Huzzah: The Arlington County government’s ambulance (apparently there was only one) now has a two-way radio!

One of the other history items we routinely use, from the late 1930s I think, tells the tale of the Arlington County Civic Federation passing a resolution asking Arlington officials when the ambulance was going to get out of the repair shop, where it had been undergoing work for quite a while, and a back into service.

Life may not be 100% better than the olden golden days, but as this shows, there have been some improvements.

WE KNOW WHERE THOSE GRADUATES WERE HEADED: Sports editor Dave Facinoli is a compendium of institutional knowledge about the local sports scene, but the name “Pop” Deming stumped him.

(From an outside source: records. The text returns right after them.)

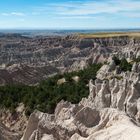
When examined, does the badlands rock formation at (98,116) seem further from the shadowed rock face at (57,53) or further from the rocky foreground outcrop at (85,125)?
the shadowed rock face at (57,53)

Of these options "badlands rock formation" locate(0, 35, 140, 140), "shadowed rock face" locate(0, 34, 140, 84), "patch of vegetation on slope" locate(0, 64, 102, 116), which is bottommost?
"shadowed rock face" locate(0, 34, 140, 84)

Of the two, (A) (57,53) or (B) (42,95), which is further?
(A) (57,53)

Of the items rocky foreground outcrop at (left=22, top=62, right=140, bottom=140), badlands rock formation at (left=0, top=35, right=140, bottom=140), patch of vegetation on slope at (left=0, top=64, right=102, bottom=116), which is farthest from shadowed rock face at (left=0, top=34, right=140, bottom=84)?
rocky foreground outcrop at (left=22, top=62, right=140, bottom=140)

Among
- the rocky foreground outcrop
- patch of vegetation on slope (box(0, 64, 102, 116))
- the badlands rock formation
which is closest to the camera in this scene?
the rocky foreground outcrop

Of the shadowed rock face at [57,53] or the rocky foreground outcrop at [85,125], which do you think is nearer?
the rocky foreground outcrop at [85,125]

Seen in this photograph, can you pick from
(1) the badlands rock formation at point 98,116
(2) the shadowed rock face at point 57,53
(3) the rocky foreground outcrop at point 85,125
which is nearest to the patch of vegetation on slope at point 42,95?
(1) the badlands rock formation at point 98,116

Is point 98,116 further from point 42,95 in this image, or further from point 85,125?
point 42,95

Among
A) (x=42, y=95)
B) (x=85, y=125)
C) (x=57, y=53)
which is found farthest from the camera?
(x=57, y=53)

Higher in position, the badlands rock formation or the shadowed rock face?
the badlands rock formation

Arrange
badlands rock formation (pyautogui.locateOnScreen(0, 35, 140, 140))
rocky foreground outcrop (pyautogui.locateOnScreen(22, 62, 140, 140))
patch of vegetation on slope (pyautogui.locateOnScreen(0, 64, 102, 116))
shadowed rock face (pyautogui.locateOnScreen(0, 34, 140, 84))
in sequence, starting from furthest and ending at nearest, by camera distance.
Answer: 1. shadowed rock face (pyautogui.locateOnScreen(0, 34, 140, 84))
2. patch of vegetation on slope (pyautogui.locateOnScreen(0, 64, 102, 116))
3. badlands rock formation (pyautogui.locateOnScreen(0, 35, 140, 140))
4. rocky foreground outcrop (pyautogui.locateOnScreen(22, 62, 140, 140))

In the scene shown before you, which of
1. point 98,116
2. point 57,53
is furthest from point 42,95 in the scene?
point 57,53

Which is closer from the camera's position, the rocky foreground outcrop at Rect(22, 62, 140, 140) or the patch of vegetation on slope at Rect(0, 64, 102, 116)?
the rocky foreground outcrop at Rect(22, 62, 140, 140)

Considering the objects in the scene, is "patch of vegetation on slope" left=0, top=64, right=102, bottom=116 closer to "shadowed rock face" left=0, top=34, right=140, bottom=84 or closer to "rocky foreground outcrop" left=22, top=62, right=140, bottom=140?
"rocky foreground outcrop" left=22, top=62, right=140, bottom=140
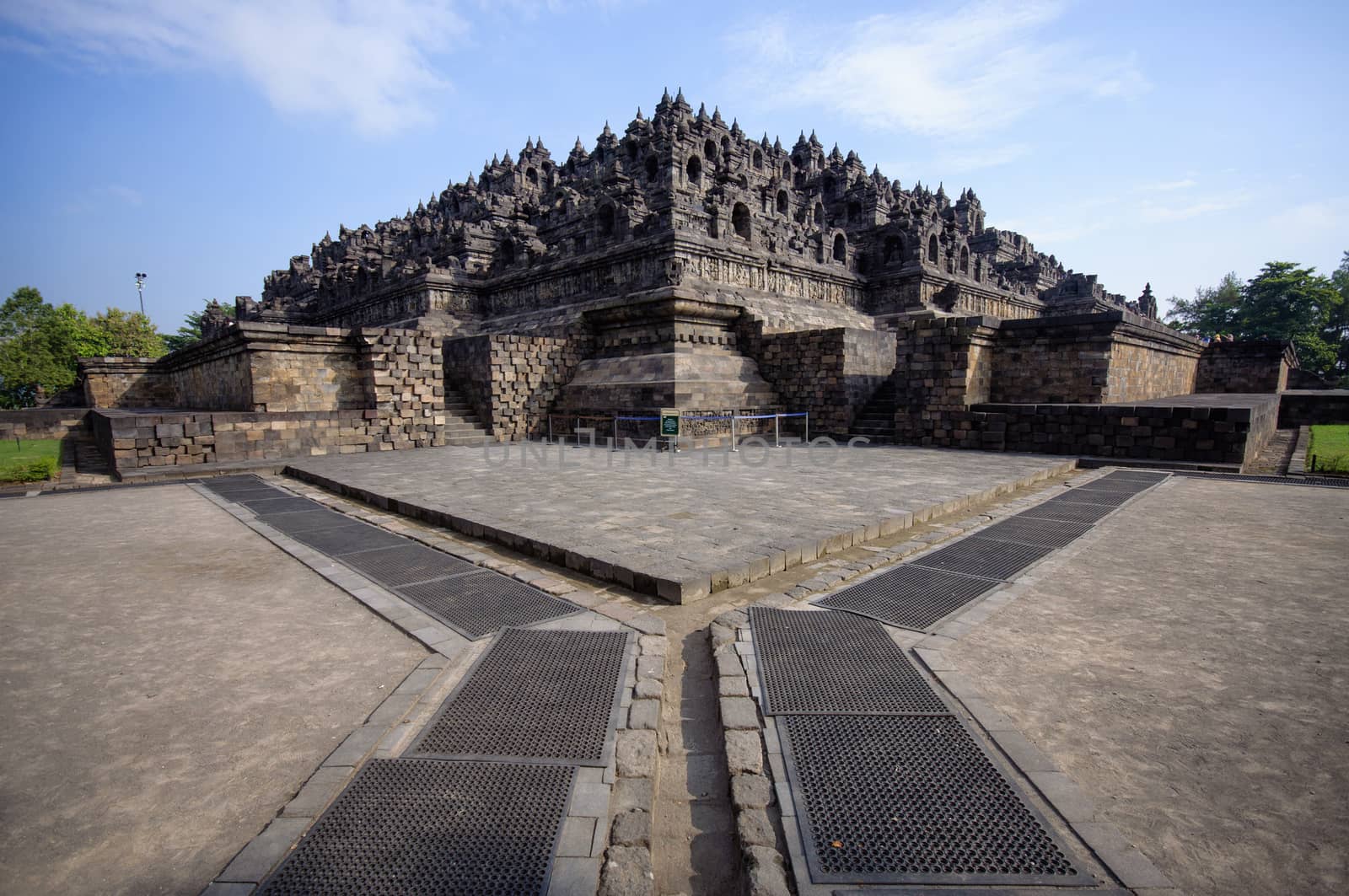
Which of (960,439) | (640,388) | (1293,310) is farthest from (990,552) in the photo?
(1293,310)

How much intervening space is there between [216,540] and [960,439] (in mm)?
11674

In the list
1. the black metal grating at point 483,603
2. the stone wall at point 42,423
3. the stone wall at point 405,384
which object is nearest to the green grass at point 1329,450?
the black metal grating at point 483,603

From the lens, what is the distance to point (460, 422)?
14352 millimetres

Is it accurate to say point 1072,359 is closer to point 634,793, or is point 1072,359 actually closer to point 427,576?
point 427,576

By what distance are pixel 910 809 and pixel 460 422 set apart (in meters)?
14.0

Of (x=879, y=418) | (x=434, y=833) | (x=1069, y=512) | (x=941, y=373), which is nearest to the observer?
(x=434, y=833)

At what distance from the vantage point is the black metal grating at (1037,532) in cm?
494

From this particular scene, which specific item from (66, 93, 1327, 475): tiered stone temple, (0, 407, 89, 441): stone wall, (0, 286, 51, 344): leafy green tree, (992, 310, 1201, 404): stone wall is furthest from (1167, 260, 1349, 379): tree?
(0, 286, 51, 344): leafy green tree

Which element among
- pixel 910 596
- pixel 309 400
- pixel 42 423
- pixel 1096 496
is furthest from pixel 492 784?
pixel 42 423

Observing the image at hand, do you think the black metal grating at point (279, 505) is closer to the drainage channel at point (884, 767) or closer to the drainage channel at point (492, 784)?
the drainage channel at point (492, 784)

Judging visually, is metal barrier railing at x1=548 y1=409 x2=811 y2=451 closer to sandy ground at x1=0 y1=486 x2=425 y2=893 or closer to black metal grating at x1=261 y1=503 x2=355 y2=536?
black metal grating at x1=261 y1=503 x2=355 y2=536

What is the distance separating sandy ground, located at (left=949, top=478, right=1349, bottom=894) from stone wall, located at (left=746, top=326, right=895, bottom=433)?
30.2 feet

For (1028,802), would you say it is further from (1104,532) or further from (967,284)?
(967,284)

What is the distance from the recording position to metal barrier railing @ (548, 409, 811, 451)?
12234 mm
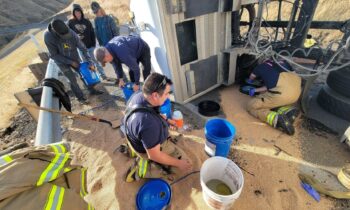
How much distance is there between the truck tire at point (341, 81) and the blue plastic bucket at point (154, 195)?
376 centimetres

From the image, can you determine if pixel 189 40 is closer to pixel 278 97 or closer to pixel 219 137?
pixel 278 97

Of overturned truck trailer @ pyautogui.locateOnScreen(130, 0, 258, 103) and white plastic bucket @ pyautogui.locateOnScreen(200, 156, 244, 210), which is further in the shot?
overturned truck trailer @ pyautogui.locateOnScreen(130, 0, 258, 103)

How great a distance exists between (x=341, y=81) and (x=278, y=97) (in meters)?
1.20

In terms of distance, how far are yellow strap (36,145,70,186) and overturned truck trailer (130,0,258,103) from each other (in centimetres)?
286

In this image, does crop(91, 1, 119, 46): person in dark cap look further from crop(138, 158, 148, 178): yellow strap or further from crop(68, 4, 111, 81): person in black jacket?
crop(138, 158, 148, 178): yellow strap

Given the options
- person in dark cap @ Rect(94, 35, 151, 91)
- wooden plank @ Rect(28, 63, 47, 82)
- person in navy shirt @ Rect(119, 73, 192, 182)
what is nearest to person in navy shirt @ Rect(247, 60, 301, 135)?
person in navy shirt @ Rect(119, 73, 192, 182)

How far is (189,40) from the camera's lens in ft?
13.2

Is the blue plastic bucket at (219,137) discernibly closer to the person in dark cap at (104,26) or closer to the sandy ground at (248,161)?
the sandy ground at (248,161)

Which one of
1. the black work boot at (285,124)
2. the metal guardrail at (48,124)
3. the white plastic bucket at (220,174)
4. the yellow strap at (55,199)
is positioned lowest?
the black work boot at (285,124)

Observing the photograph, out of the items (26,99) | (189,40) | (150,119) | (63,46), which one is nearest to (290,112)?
(189,40)

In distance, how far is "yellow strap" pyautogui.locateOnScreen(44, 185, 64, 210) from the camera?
47.5 inches

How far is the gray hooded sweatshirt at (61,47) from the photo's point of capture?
13.5 feet

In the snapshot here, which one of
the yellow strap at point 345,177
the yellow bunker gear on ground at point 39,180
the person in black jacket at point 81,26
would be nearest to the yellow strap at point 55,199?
the yellow bunker gear on ground at point 39,180

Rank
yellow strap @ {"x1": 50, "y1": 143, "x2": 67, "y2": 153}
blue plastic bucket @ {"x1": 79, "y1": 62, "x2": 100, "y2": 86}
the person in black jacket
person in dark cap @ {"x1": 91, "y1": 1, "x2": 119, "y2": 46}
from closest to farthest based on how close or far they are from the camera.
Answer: yellow strap @ {"x1": 50, "y1": 143, "x2": 67, "y2": 153}, blue plastic bucket @ {"x1": 79, "y1": 62, "x2": 100, "y2": 86}, the person in black jacket, person in dark cap @ {"x1": 91, "y1": 1, "x2": 119, "y2": 46}
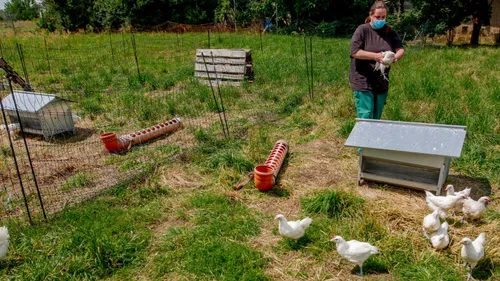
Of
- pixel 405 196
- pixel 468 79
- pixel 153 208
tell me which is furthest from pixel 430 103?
pixel 153 208

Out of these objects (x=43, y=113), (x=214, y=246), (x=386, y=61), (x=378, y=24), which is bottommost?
(x=214, y=246)

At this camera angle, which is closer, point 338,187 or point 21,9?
point 338,187

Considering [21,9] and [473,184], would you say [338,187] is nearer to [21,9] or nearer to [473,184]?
[473,184]

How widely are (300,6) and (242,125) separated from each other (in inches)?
652

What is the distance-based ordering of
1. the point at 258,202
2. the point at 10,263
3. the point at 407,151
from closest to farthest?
1. the point at 10,263
2. the point at 407,151
3. the point at 258,202

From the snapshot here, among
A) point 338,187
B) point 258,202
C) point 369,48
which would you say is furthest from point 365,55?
point 258,202

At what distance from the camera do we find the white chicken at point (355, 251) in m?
2.77

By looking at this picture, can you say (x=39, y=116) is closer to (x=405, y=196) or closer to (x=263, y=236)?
(x=263, y=236)

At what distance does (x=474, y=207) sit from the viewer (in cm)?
332

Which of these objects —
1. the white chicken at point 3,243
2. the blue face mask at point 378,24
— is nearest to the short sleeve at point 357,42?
the blue face mask at point 378,24

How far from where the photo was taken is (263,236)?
11.0 ft

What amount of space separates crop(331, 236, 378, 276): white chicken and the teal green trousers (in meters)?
1.98

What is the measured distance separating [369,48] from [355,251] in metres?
2.30

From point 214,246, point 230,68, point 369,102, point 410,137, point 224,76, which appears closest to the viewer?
point 214,246
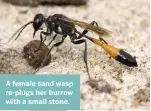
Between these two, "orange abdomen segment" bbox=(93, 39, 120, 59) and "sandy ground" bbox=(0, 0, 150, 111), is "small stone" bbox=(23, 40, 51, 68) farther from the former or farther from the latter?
"orange abdomen segment" bbox=(93, 39, 120, 59)

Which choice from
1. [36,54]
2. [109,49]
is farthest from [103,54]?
[36,54]

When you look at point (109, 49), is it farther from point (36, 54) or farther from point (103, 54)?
point (36, 54)

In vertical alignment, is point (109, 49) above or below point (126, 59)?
above

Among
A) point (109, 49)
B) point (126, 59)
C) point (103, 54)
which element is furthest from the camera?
point (103, 54)

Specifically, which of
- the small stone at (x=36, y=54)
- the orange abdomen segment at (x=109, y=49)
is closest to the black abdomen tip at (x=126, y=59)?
the orange abdomen segment at (x=109, y=49)

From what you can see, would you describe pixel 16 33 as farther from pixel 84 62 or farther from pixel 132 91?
pixel 132 91

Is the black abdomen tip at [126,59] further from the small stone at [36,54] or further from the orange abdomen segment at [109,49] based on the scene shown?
the small stone at [36,54]
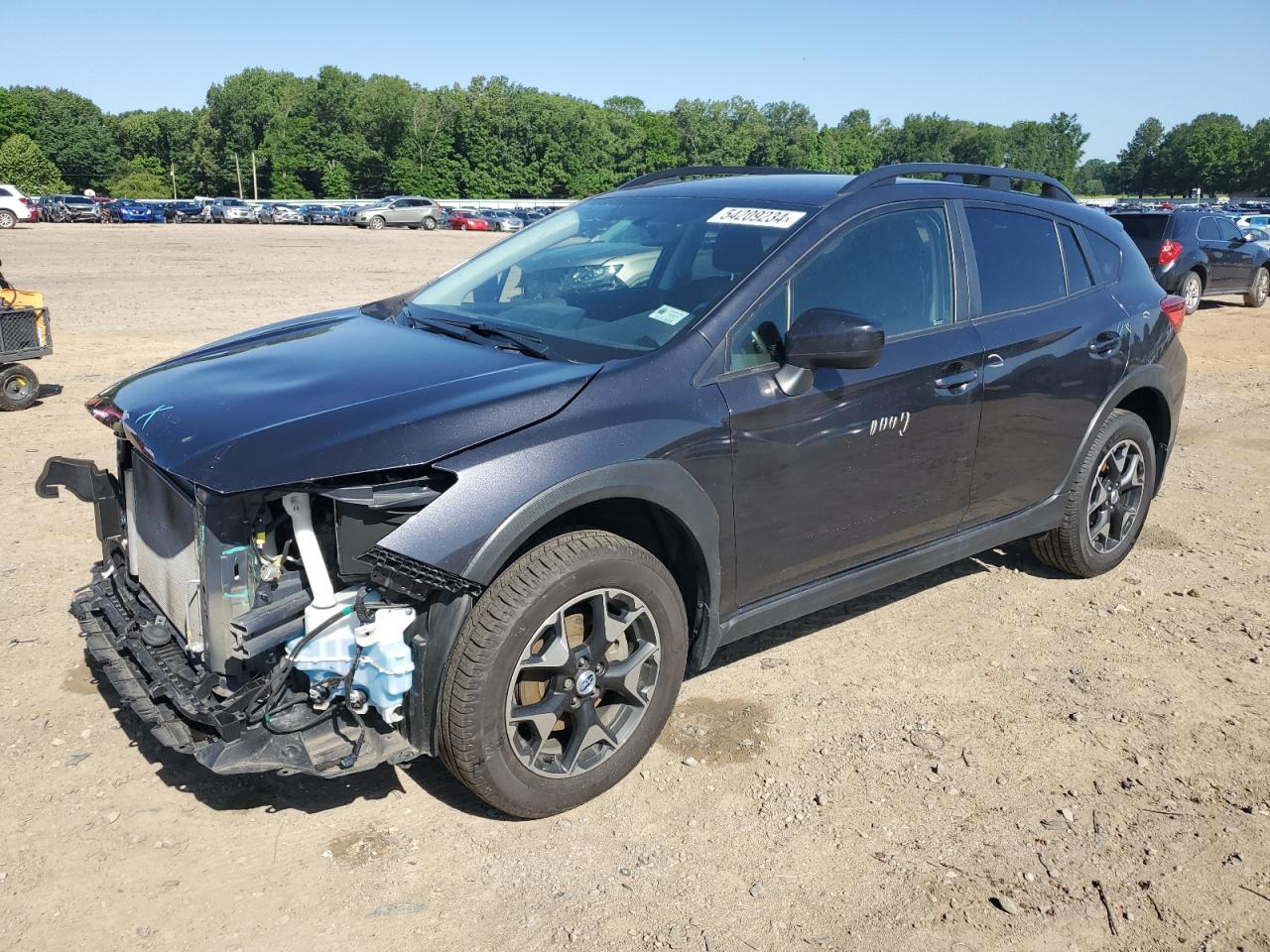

Apparently “Pop” in the summer of 1941 had been tapped as football coach of Washington-Lee High School, according to coverage in the Sun.

No idea how long he stayed, but we did go online and managed to find the 1941-42 W-L yearbook, which reported that the football squad had a pretty good season that previous fall under the new-for-1941 coach.

Quite the school year for students, 1941-42 was, starting out with the nation at (relative) peace and then – blammo! – along comes Pearl Harbor.

Not surprisingly, a lot of pages of the yearbook were devoted to male students in the various ROTC-like units at the school. Most of those grads from the Class of 1942 would be off to foreign lands working to save civilization courtesy of Uncle Sam pretty darn soon after their diplomas were dry.